Yo me había acostumbrado al cansancio como se acostumbra uno a un tumor que le ha salido en un lado de la cara: nunca se olvida de él, pero eso no significa que siempre piense en él. Cada mañana me levantaba agotado, aturdido, ligeramente mareado, y aquella sensación nunca desaparecía del todo.
Bobby solía entrar en nuestra habitación hacia las siete y veinte. Abría la puerta con energía y entraba como un personaje de un musical a punto de ponerse a cantar. Se aseguraba de que todos nos habíamos levantado y empezaba a charlar con el primero que se hubiera duchado y que normalmente ya se había vestido, porque había que darse prisa si los cuatro ocupantes de la habitación querían estar vestidos y desayunados antes de la reunión de las nueve.

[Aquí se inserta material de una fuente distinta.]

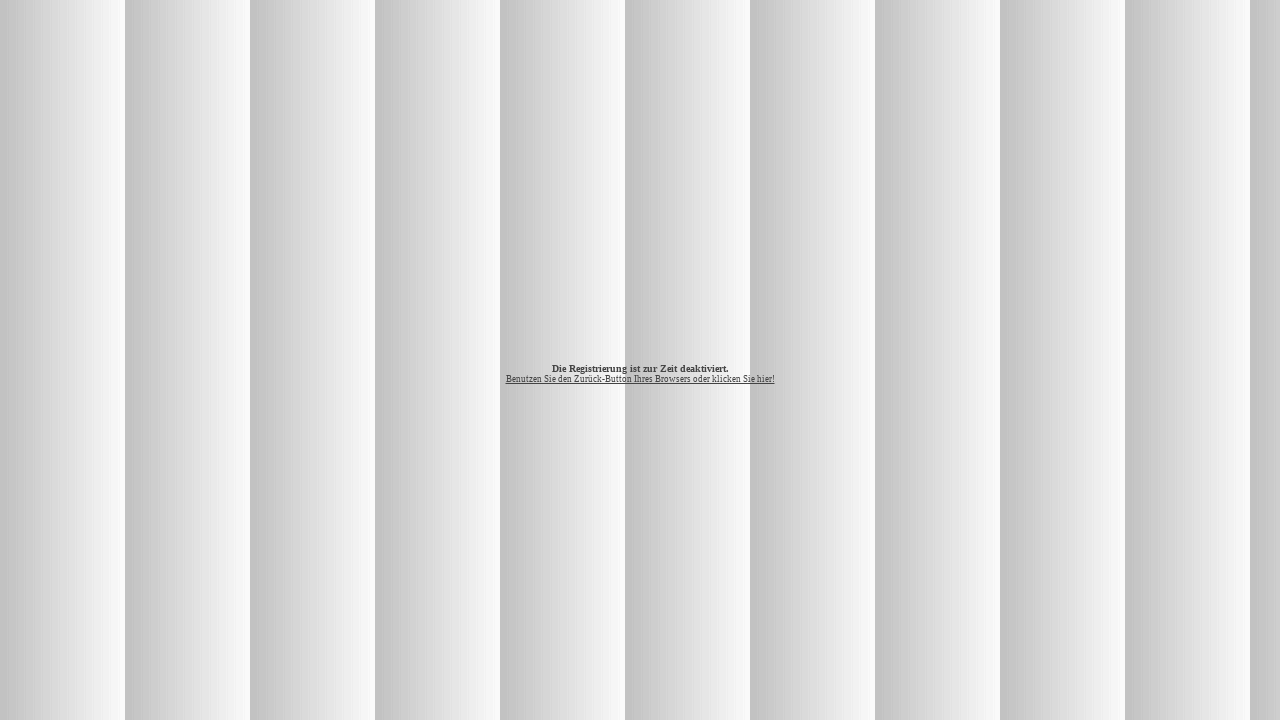

--- FILE ---
content_type: text/html; charset="windows-1252"
request_url: https://forum.s-andi.de/register.php?sid=d596dd366b25c2bf614841169bcc966b
body_size: 1529
content:
<?xml version="1.0" encoding="iso-8859-1"?>
<!DOCTYPE html PUBLIC "-//W3C//DTD XHTML 1.0 Transitional//EN" "http://www.w3.org/TR/xhtml1/DTD/xhtml1-transitional.dtd">
<html xmlns="http://www.w3.org/1999/xhtml" dir="ltr" lang="de" xml:lang="de">
<head>
<title>Palace plays</title>
<meta http-equiv="Content-Type" content="text/html; charset=iso-8859-1" />
<link rel="index" href="index.php?sid=242e0e1d6efb67f9d676ce00ff7736ba" />
<link rel="help" href="misc.php?action=faq&amp;sid=242e0e1d6efb67f9d676ce00ff7736ba" />
<link rel="search" href="search.php?sid=242e0e1d6efb67f9d676ce00ff7736ba" />
<link rel="up" href="javascript:self.scrollTo(0,0);" />
<link rel="copyright" href="http://www.woltlab.de" />
<meta name="DESCRIPTION" content="Board mit Online-Spielen, PC-Help (Wenn sie Probleme mit ihren PC haben, wir helfen ihnen weiter), verschiedenes rund um Thema Liebe und Flirt, Online-Spiele, verschiedenes zu Poesi, und vieles mehr." />
<meta name="language" content="de" />

<style type="text/css">
 <!--
body {
 color: #444444;
 background-color: #F0F0F0;
 font-family: Verdana;
 margin:0;
background-image: url(images/ybb_crome_gold/bg.gif);
}

body a:link, body a:visited, body a:active {
 color: #444444;
 text-decoration: underline;
 
}
body a:hover {
 color: #999999;
 text-decoration: none;
 
}




.mainpage {
 background-color: #ECECEC;
}



.tableoutborder {
 background-color: #000000;
}



.tableinborder {
 background-color: #CACACA;
}

.threadline {
 color: #CACACA;
}


.tabletitle {
 color: #444444;
 background-color: #DCDCDC;
 background-image: url(images/ybb_crome_gold/cellpic.gif);
}


.tabletitle_fc {
 color: #444444;
}


.inposttable {
 background-color: #EBEBEB;
 
}

.tabletitle a:link, .tabletitle a:visited, .tabletitle a:active { 
 color: #444444;
 text-decoration: underline;
 
}
.tabletitle a:hover { 
 color: #999999;
 text-decoration: none;
 
}

.smallfont {
 font-size: 9px;
 font-family: Verdana;
 
 
}

.normalfont {
 font-size: 10px;
 font-family: Verdana;
 
 
}

.tablecat {
 color: #444444;
 background-color: #FFFFFF;
 background-image: url(images/ybb_crome_gold/catpic.gif);
}


.tablecat_fc {
 color: #444444;
}


.tablecat a:link, .tablecat a:visited, .tablecat a:active {
 color: #000000;
 text-decoration: underline;
 
}
.tablecat a:hover { 
 color: #444444;
 text-decoration: none;
 
}

.tableb {
 color: #444444;
 background-color: #FFFFFF;
 
}


.tableb_fc {
 color: #444444;
}


.tableb a:link, .tableb a:visited, .tableb a:active { 
 color: #000000;
 text-decoration: underline;
 
}
.tableb a:hover { 
 color: #444444;
 
 
}

.tablea {
 color: #444444;
 background-color: #EBEBEB;
 
}


.tablea_fc {
 color: #444444;
}


.tablea a:link, .tablea a:visited, .tablea a:active {
 color: #000000;
 text-decoration: underline;
 
}
.tablea a:hover { 
 color: #444444;
 text-decoration: none;
 
}

.prefix {
 color: #ff0000;
 
 
 
}

.time {
 color: #CFC2A7;
 
 
 
}

.highlight {
 
 font-weight: bold;
 
 
}

select {
 font-size: 11px;
 font-family: tahoma,helvetica;
 color: #a6a6a6;
 background-color: #ffffff;
 
}

textarea {
 font-size: 11px;
 font-family: tahoma,helvetica;
 color: #a6a6a6;
 background-color: #ffffff;
 
}

.input {
 font-size: 11px;
 font-family: tahoma,helvetica;
 color: #a6a6a6;
 background-color: #ffffff;
 
}

.publicevent {
 
 
}

.privateevent {
 
 
}

form {
 padding:0px;
 margin:0px;
}

pre {
 padding:0px;
 margin:0px;
 font-family: Courier new;
 font-size: 11px; 
}

.top_bg { background-image: url(images/ybb_crome_gold/top_bg.gif); }

.obenmitte {
background-image: url(images/ybb_crome_gold/obenmitte.gif);
}

.untenmitte {
background-image: url(images/ybb_crome_gold/untenmitte.gif);
}

.footer_bg {
background-image: url(images/ybb_crome_gold/cellpic.gif);
}

body {
 scrollbar-face-color:#ffffff;
 scrollbar-highlight-color:#ffffff;
 scrollbar-3dlight-color:#B79A6E;
 scrollbar-darkshadow-color:#FFFFFF;
 scrollbar-shadow-color:#B79A6E;
 scrollbar-arrow-color:#B79A6E;
 scrollbar-track-color:#FFFFFF;
}

-->
</style>
	
</head>

<body>
<div style="position:absolute; bottom:50%; top:50%; left:1px; right:1px;">
 <table style="width:100%;">
  <tr valign="middle" align="center">
   <td><span class="normalfont"><b>Die Registrierung ist zur Zeit deaktiviert.</b></span><br /><span class="smallfont"><a href="javascript:history.back();">Benutzen Sie den Zur&uuml;ck-Button Ihres Browsers oder klicken Sie hier!</a></span></td>
  </tr>
 </table>
</div>		
</body>
</html>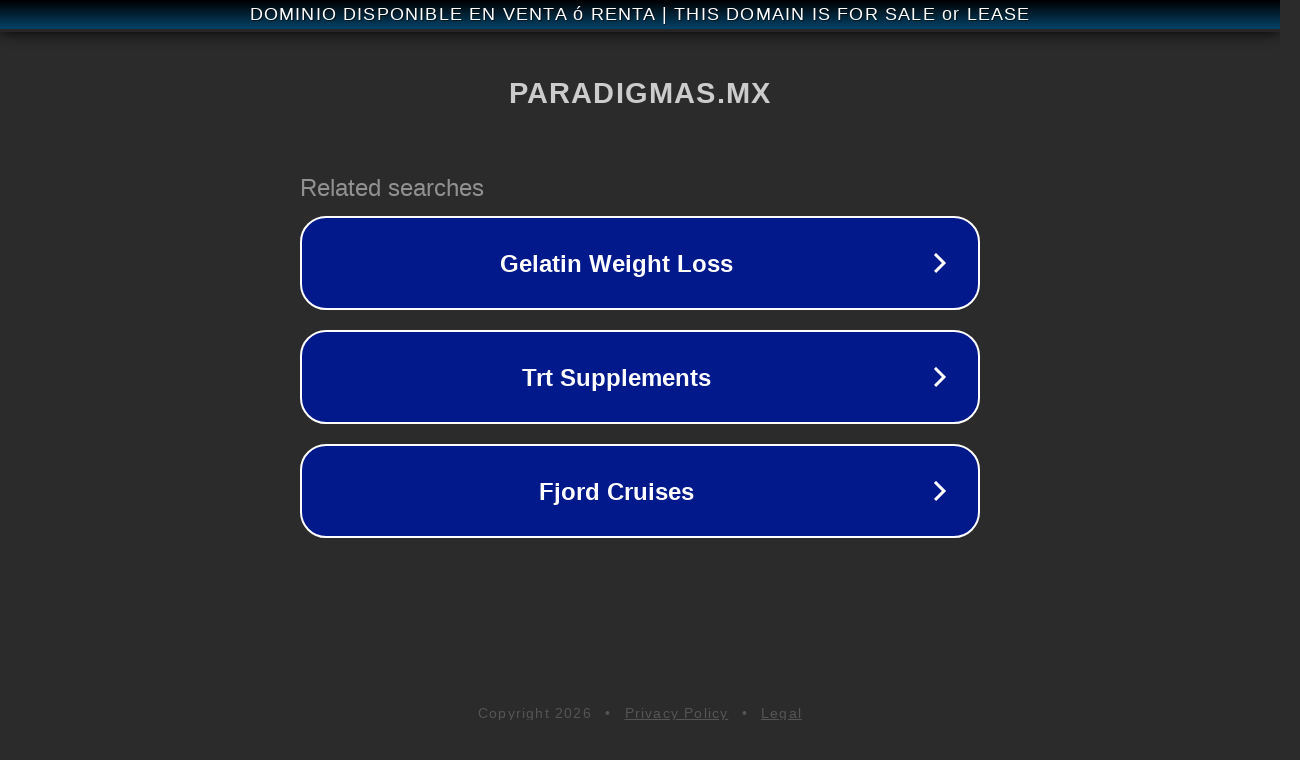

--- FILE ---
content_type: text/html; charset=utf-8
request_url: http://www.paradigmas.mx/una-breve-introduccion-al-especial-de-pobreza-y-desigualdad/
body_size: 1134
content:
<!doctype html>
<html data-adblockkey="MFwwDQYJKoZIhvcNAQEBBQADSwAwSAJBANDrp2lz7AOmADaN8tA50LsWcjLFyQFcb/P2Txc58oYOeILb3vBw7J6f4pamkAQVSQuqYsKx3YzdUHCvbVZvFUsCAwEAAQ==_qF69C4Gwjea355iRR/qMea6QVTwJGORfW95iO/W0Q/OpzIr2BEK1bEeN+rUzpbgKArRakefHjD1xQ50GU4wf9g==" lang="en" style="background: #2B2B2B;">
<head>
    <meta charset="utf-8">
    <meta name="viewport" content="width=device-width, initial-scale=1">
    <link rel="icon" href="[data-uri]">
    <link rel="preconnect" href="https://www.google.com" crossorigin>
</head>
<body>
<div id="target" style="opacity: 0"></div>
<script>window.park = "[base64]";</script>
<script src="/btziErKLA.js"></script>
</body>
</html>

Aquel día yo fui el primero que se duchó, aunque había sido el último en meterse en la cama… que en mi caso era el suelo. Entré sigilosamente en la habitación justo antes de las cinco, me desvestí sin hacer ruido y me acosté entre el televisor y el armarito sin puerta, apoyando la cabeza en un montón de ropa interior sucia. Nadie se había molestado en dejarme una almohada.
Y dormí, estaba casi seguro, aunque fue un sueño irregular, y soñé sobre todo que estaba tendido en el suelo sin poder dormir. Al menos no había soñado que vendía libros, y era la primera vez desde hacía semanas que podía decir aquello. Ni había soñado con los cuerpos de Cabrón y de Karen, lo cual no dejó de ser un alivio.
Cuando sonó el despertador me levanté de un brinco, como solo hace quien duerme poco de forma crónica. Me fui al cuarto de baño. Cuando estuve aseado y vestido, con mi otro par de pantalones caquis, camisa azul claro y corbata estrecha de color amarillo sol, casi me sentía yo otra vez. Podía olvidar lo que había pasado en la caravana, la noche con Melford, y los sucesos posteriores en la caravana. Y casi podía olvidar que me había visto implicado en un doble asesinato y en un tercero en el que estaba implicado un poli corrupto y el director de la empresa para la que yo trabajaba.